Eine wichtige Regel, die in der Hektik der Vorbereitungen leicht vergessen wird: Lichter sollten nicht unbeaufsichtigt brennen, insbesondere nachts oder wenn niemand zu Hause ist.

Ordnung in der Nähe des Baumes – kleine Details machen den Unterschied
Selbst der hochwertigste künstliche Weihnachtsbaum kann gelegentlich Nadeln, Glitzer oder kleine Teile der Dekoration auf dem Boden hinterlassen. Daher lohnt es sich, täglich unter dem Baum nachzuschauen. Ein kurzes Staubsaugen oder Kehren rund um den Weihnachtsbaum wird zu einer praktischen Routine, damit heruntergefallene Teile schnell bemerkt werden. Achten Sie auch auf kleine Dekorationen oder deren Teile, die manchmal unter dem Sofa, dem Sessel oder dem Teppich landen können. Bei Kleinkindern oder Kindern, die gerade laufen lernen, ist es sinnvoll, diese Stellen regelmäßig zu kontrollieren.
Vergessen Sie dabei nicht Ihre Haustiere! Hunde und Katzen können sich genauso begeistert wie Kinder mit dem Weihnachtsbaum beschäftigen. Achten Sie darauf, dass sie keine Zweige oder Dekorationen in der Wohnung verteilen.

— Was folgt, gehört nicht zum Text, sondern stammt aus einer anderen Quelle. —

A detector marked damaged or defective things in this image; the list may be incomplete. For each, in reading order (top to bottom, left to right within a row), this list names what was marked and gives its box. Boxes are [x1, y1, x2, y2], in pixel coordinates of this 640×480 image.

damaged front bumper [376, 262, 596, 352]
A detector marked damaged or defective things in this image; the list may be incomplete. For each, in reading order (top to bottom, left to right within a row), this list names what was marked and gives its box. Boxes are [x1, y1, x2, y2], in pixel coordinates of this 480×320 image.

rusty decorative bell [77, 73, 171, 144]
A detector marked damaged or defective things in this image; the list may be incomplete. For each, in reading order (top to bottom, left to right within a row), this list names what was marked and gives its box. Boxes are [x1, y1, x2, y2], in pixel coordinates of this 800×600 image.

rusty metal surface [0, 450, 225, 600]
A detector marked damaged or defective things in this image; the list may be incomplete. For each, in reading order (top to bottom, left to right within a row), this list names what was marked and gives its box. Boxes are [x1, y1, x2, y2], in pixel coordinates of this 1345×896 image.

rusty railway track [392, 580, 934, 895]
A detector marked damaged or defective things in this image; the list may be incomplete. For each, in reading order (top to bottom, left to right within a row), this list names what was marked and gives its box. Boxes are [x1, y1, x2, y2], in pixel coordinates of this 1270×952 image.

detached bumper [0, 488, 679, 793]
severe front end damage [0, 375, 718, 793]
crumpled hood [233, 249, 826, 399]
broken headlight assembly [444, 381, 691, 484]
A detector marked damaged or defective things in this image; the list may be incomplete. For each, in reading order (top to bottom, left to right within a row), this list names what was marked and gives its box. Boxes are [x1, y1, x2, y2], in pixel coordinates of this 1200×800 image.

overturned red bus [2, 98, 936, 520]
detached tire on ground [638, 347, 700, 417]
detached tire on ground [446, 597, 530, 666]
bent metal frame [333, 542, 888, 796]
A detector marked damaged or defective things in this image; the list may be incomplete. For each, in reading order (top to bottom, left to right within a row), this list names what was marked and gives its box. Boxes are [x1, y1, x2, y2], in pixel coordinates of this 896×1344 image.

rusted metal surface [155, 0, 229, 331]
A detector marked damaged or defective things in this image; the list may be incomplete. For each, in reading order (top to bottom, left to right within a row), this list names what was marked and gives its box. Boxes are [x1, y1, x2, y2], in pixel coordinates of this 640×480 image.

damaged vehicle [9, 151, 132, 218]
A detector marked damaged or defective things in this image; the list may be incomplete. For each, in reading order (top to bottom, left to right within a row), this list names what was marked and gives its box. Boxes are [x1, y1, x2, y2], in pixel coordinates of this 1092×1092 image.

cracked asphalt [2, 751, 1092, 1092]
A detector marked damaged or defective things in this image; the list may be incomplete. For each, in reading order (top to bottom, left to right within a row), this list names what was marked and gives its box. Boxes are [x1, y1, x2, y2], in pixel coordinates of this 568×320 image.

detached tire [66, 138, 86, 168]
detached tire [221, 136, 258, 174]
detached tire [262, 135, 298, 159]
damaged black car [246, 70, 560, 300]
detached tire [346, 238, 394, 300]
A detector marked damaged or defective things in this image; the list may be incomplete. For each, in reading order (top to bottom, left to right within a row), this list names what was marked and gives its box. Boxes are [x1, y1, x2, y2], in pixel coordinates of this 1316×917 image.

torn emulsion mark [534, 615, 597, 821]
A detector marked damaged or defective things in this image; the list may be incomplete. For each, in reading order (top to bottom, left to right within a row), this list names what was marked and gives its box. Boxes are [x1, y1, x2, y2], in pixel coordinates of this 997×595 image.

Die Aufsicht durch Erwachsene ist die wichtigste „Sicherheitsmaßnahme”
Keine Barrieren, kein stabiler Ständer und auch keine Zertifikate oder Patente können die aufmerksame Anwesenheit eines Erwachsenen ersetzen. Betrachten Sie den Weihnachtsbaum wie einen Ort, der besondere Aufmerksamkeit erfordert. Ähnlich wie Treppen oder die Küche braucht der Baum während der ersten Weihnachtsfeiertage Ihres Kindes jemanden, der ein Auge darauf hat und das Klettern oder das Testen von Kugeln verhindert.
Führen Sie einfache Regeln ein. Schon sehr kleine Kinder beginnen, kurze Botschaften zu verstehen: „Wir schauen nur den Weihnachtsbaum an”, „Wir nehmen keine Kugeln ab”, „Wir ziehen nicht am Kabel”. Konsequenz und Ruhe helfen dabei, gute Gewohnheiten zu entwickeln.
Sorgen Sie für Sicherheit, wenn Sie nicht im Zimmer sind. Wenn Sie kurz weg müssen und Ihr Kind krabbelt oder läuft, nehmen Sie es am besten mit. Ist dies nicht möglich, sollte der Baum hinter einer Barriere oder außerhalb des Raumes stehen, in dem sich das Kind alleine aufhält.
Die Zeit, in der der Weihnachtsbaum und das Baby in einem Raum zusammenleben, ist überraschend kurz. In ein paar Jahren wird Ihr Kind selbst Weihnachtskugeln aufhängen, die Lichterkette richten und jede Dekoration kommentieren... Das Wichtigste bleibt jedoch unverändert: die liebevolle Anwesenheit einer nahestehenden Person. Dank dieser wenigen einfachen Schritte können Sie funkelnde Lichter, fröhliches Krabbeln und einen ruhigen Kopf genießen – ohne auf die Magie der Feiertage verzichten zu müssen.